Document section
By Mike (upupnaway) on Sunday, February 22, 2004 - 6:15 am:    Edit Post Delete Post
Who has a stainless prop? I have gone through a couple of NiBrAl props, due to some fist-sized rocks near our launch. Would the same impact on a stainless prop damage the drivetrain?
Thanks.

 
By Shawn Ulsrud (thunderstruck) on Sunday, February 22, 2004 - 8:13 am:    Edit Post Delete Post
I am to worried about rocks, logs and anything else that I might hit with my prop. A stainless prop is not forgiving at all and the impact may very well damage your drive unit. Also sainless can't be repaired as far as I know. Better performance from a stainless prop but at a potential cost.

Records shown

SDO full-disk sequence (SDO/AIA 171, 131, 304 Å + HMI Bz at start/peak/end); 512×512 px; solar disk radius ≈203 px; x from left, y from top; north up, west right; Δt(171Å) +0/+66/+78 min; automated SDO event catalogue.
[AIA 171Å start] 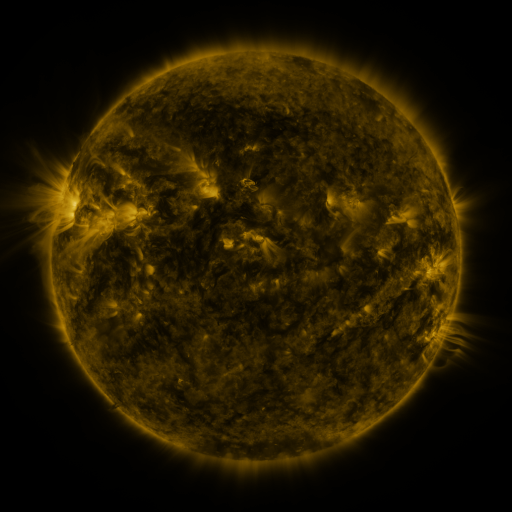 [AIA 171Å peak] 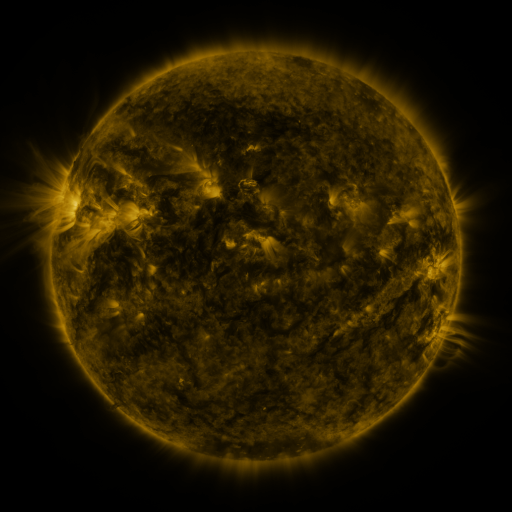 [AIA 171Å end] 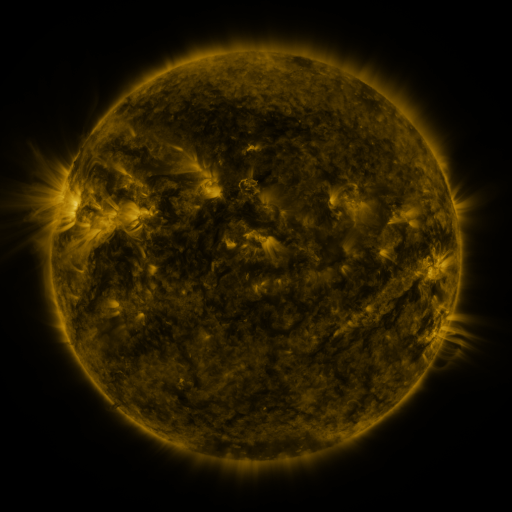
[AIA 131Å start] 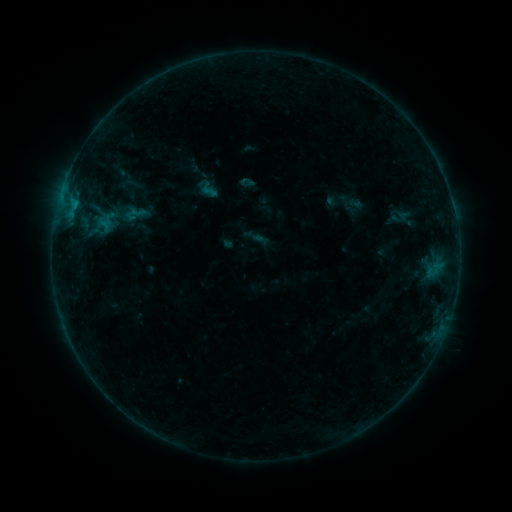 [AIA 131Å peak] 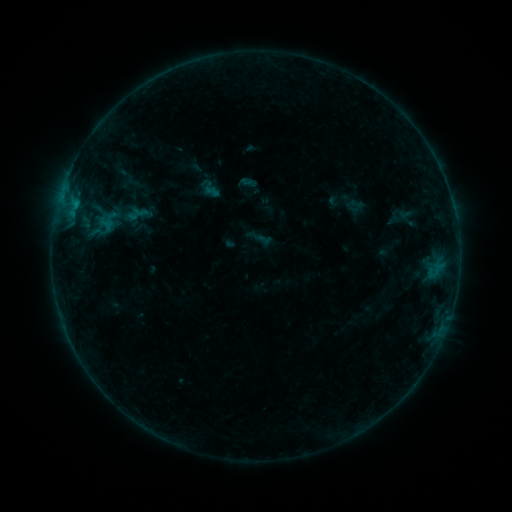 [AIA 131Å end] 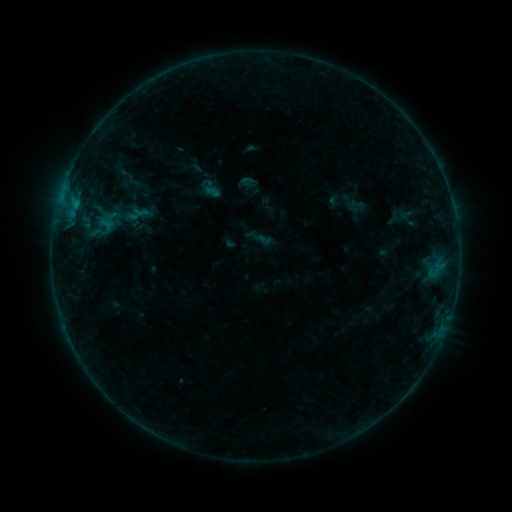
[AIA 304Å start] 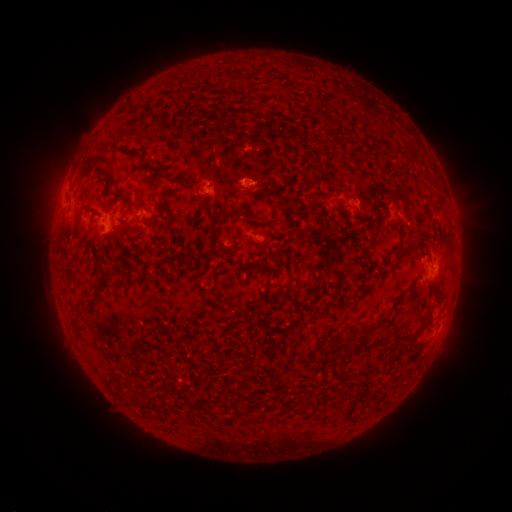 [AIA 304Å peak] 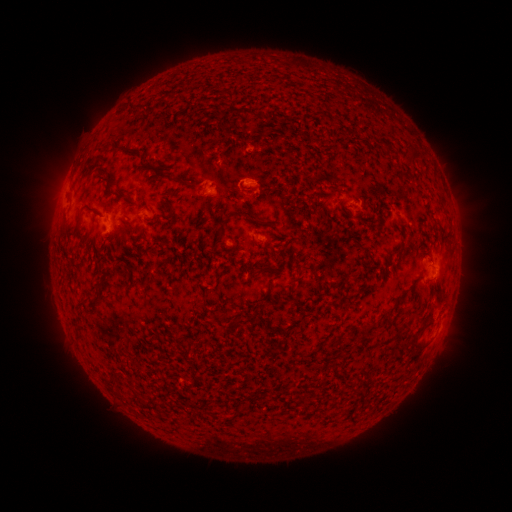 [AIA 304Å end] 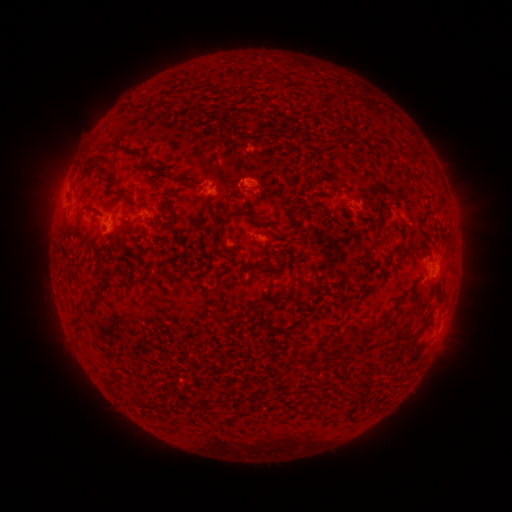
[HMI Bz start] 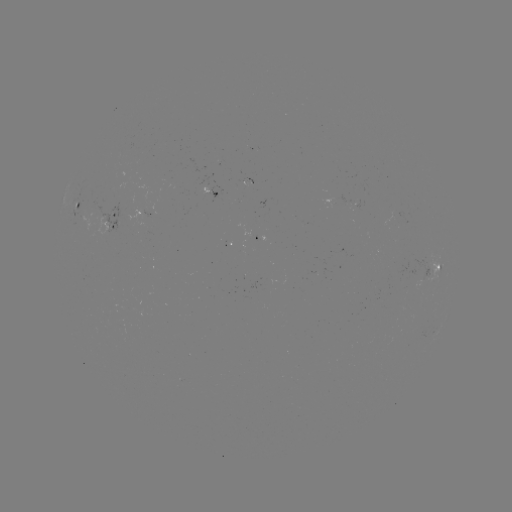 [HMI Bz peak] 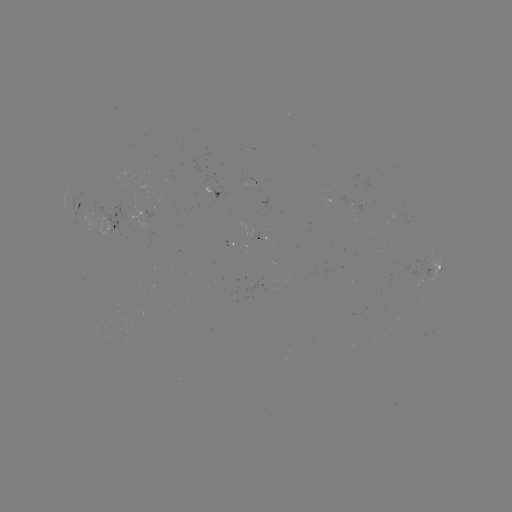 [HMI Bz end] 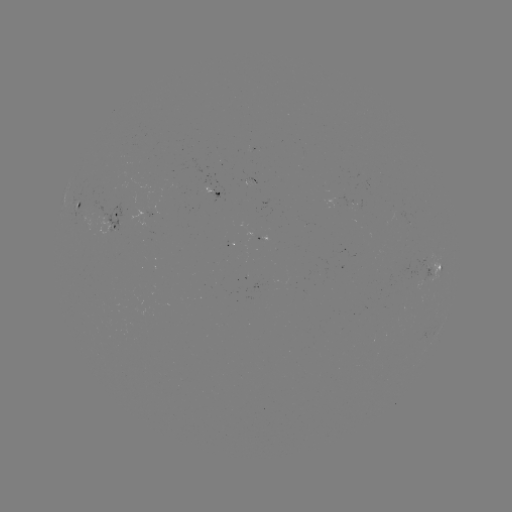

Tasks and exercises
A - Quote the forum thread on stainless propellers word for word, covering the stretch from "By Mike (upupnaway) on Sunday, February" through "damage the drivetrain?".
B - Pick out each line of the records that contains the string "radius", matching case exactly.

Exercise responses
A -
By Mike (upupnaway) on Sunday, February 22, 2004 - 6:15 am:    Edit Post Delete Post
Who has a stainless prop? I have gone through a couple of NiBrAl props, due to some fist-sized rocks near our launch. Would the same impact on a stainless prop damage the drivetrain?

B -
SDO full-disk sequence (SDO/AIA 171, 131, 304 Å + HMI Bz at start/peak/end); 512×512 px; solar disk radius ≈203 px; x from left, y from top; north up, west right; Δt(171Å) +0/+66/+78 min; automated SDO event catalogue.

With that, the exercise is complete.